Too focused on the past, too hagiographic, the sort of thing he would have hated. For all the quibbles about the John Peel night celebration, what were the shows actually like?
We've only listened to the first chunk so far. Listen Again seems to have got muddled, not listing the first segment but misattributing the two earlier segments to the wrong bit; luckily, Take Your Medicine have an easier-to-use bunch of links.
The first surprise is that Colin Murray and Edith Bowman are doing a segment - certainly, they're being pushed by Radio One as their bright new stars, but surely there must have been more appropriate presenters?
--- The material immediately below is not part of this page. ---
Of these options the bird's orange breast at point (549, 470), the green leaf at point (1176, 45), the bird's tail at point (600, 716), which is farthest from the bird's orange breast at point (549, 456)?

We can't imagine that Peel felt any more warmly towards Murray than he did to Simon Bates or Tony Blackburn - indeed, even Murray seems to be surprised to be anchoring the show, recounting Peel's last words to him. (On spotting Murray's broken arm, he asked "Was that a punishment for crimes against music?"). One of Colin's first contributions to the proceedings is to hyuk-hyuk that it's going to be a "bad night for anyone protesting against binge drinking." Yes, puke your guts up over the streets of Britain. It's what Peel would have wanted.
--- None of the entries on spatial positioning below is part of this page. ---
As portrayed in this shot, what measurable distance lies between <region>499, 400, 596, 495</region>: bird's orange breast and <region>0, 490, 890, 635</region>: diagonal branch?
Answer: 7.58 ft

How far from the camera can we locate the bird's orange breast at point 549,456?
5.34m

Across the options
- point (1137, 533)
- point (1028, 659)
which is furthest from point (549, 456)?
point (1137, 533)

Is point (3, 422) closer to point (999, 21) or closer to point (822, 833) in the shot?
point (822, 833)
The evening has a feel of election night, with calls going out to teams of presenters scattered round the country. Zane Lowe comes the closest to getting into the spirit of what Peel meant to those of us who actually listened to his show, opting to hoof around London to take in as many gigs as he can; the person in Belfast simpers that it's astonishing there are so many events taking place in Dublin "in a country which doesn't receive Radio One." Maybe not officially now - although it does seem to be available online - but up until fairly recently Radio One went out on a Medium Wave frequency and, as such, would have been fairly easy to pick up throughout much of Southern Ireland. And Peel did World Service shows, too, of course.
Up in Liverpool, Mary Anne Hobbes pictures Peel enjoying the events of the night, "sitting at God's right hand." Really? This would be Peel who said that he "didn't really believe in God", would it? Wouldn't it be a more fitting tribute if people didn't just assume it was okay to throw him into some sort of theology he wasn't a part of? (It might seem a small point, but it's kind of akin to someone bursting out during John Paul's funeral "well, he'll be enjoying this now, sat in Valhalla with Odin..."
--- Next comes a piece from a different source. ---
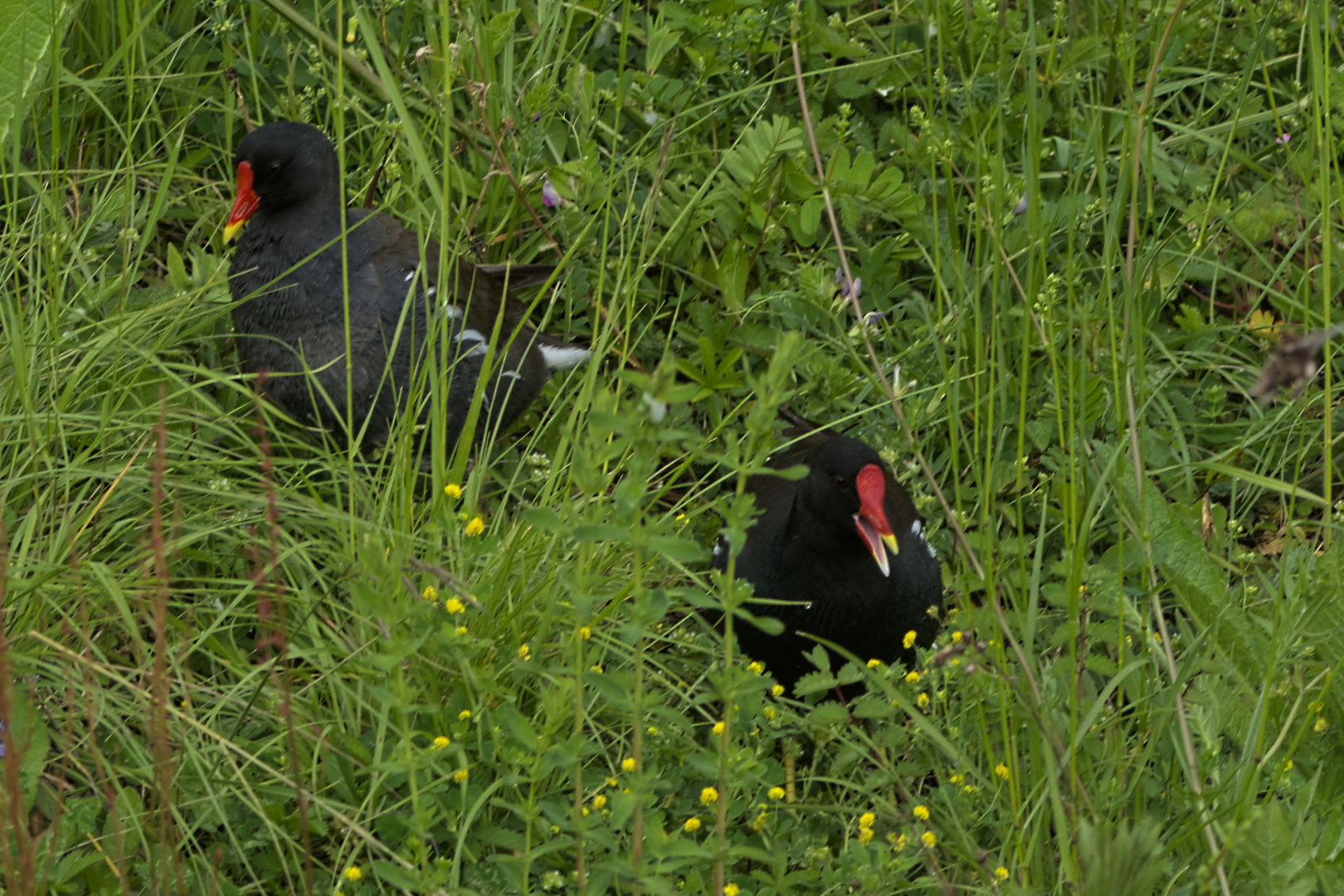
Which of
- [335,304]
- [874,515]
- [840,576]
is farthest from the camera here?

Another curiosity is that nobody seems to have ever listened to the programmes, much less what he said in interviews. Several times, chart positions in the Festive Fifty are offered as evidence of how much John valued this band or that act - but the Festive Fifty was voted for by the listeners and usually pushed forward such a bland, safe selection of songs that Peel would spend most of the Christmas shows complaining about our tastes. Take the measure of the man from the Fifties, and you'd get the impression of a bloke who loved white boys playing guitars, with very, very occasional forays into dance music, and who spent most of the 1980s and 1990s steadfastly refusing to listen to any black music at all.
On the bright side, there were some well-chosen tunes: the whole thing paraded off with Status Quo - although "down, down, deeper and down" might not be the best sentiments for remembering a friend buried less than a year ago - and Stanley Winston's No More Ghettos In America sounded just as fine as the first time we heard Peel play it; and looking ahead in the setlist we see there's some of those acts who are just so indivisible Peel: Kanda Bongo Man and Ivor Cutler. You almost wonder if they'd not have been better off dropping all the hoopla and the gigs and the binge drinking, and just played non-stop music for six hours. Somehow, that's what we really suspect John would have wanted.